Yesterday morning as I harvest late season Broccoli from the field garden, I make a gruesome discovery. On the southern side I find a large rabbit caught in between the links of the fencing, apparently while fleeing a fox. The fox made an easy meal of the rear legs but was unable to pull the bunny through to finish and so the front end of the carcass juts through into the shade of my towering plants, incongruously plush and furry, eyes open and glistening. It takes me a while to extricate the carcass and while I carry him to deposit into the woods, the sun on my eastern slope reveals the sturdy frame of a young six point buck crossing the power line. He pauses to watch me, his small horns in velvet.
The gardens are winding down for the most part. Tomatoes are still filling basket after basket but that is as it should be now.

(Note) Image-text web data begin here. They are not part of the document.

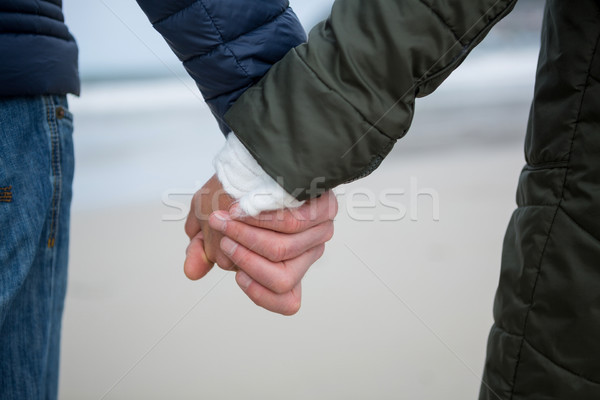 Close-up of couple holding hands on the beach Stock photo © wavebreak_media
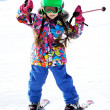 Royalty-Free Stock Photo: Portrait of little girl skier in sports suit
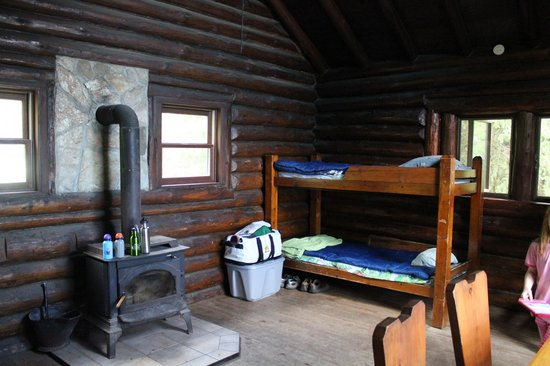 Carp Lake, MI: 2 sets of bunk beds, wood burning stove, dining table/chairs, and shelving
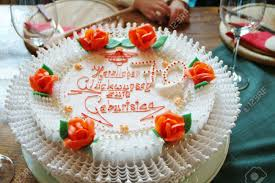 a fancy white cake with red roses for the happy birthday Stock
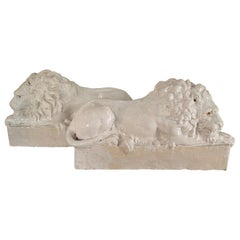Pair of Italian Reclining Glazed Terracotta Lions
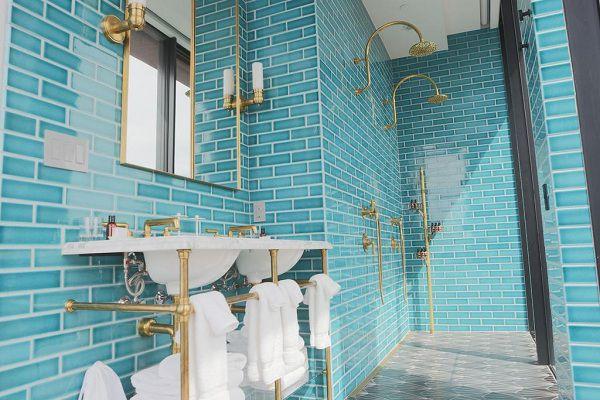 Không gian phòng tắm trở nên sang trọng và đẳng cấp hơn với sự kết hợp giữa đồ nội thất màu vàng đồng và mẫu gạch thẻ màu xanh độc đáo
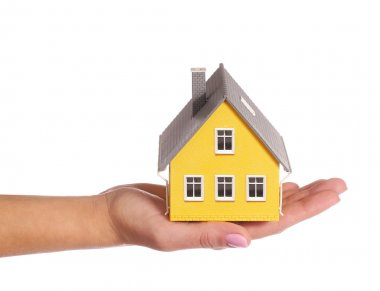 Tiny house in female hand isolated on white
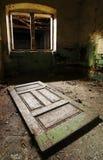 Unterbrochenes Fenster und alte Tür auf dem Fußboden Stockfotografie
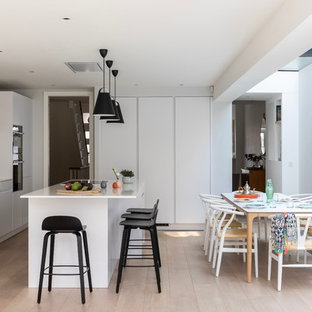 Design ideas for a large contemporary galley kitchen/diner in London with an integrated sink, flat-panel cabinets, white cabinets, limestone worktops, white splashback, limestone splashback, black appliances, light hardwood flooring, an island, beige floors and white worktops.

The big surprise is our Broccoli, which has been incredibly prolific through this hottest of hot summers. I have never kept it in this long. I threw in a different varietal this spring called Heirloom Waltham. The plants, 14 of them, grew huge, happy and leafy but delayed the formation of their heads to a point where it looked as though they were suffering from an over feeding of Nitrogen, not the case because we garden 100% organically and with fresh compost this doesn’t happen. The first compact heads arrived looking much smaller than usual and we harvested with not a little disappointment. At that point usually I will let a few weeks more of tender secondary stalks develop before taking out the plants altogether. But for some reason I left them longer and these massive plants have been pushing up quarts of shoots for the entire summer now. And with the cooler weather returning again they have had a robust second wind, and we are piling up the harvests.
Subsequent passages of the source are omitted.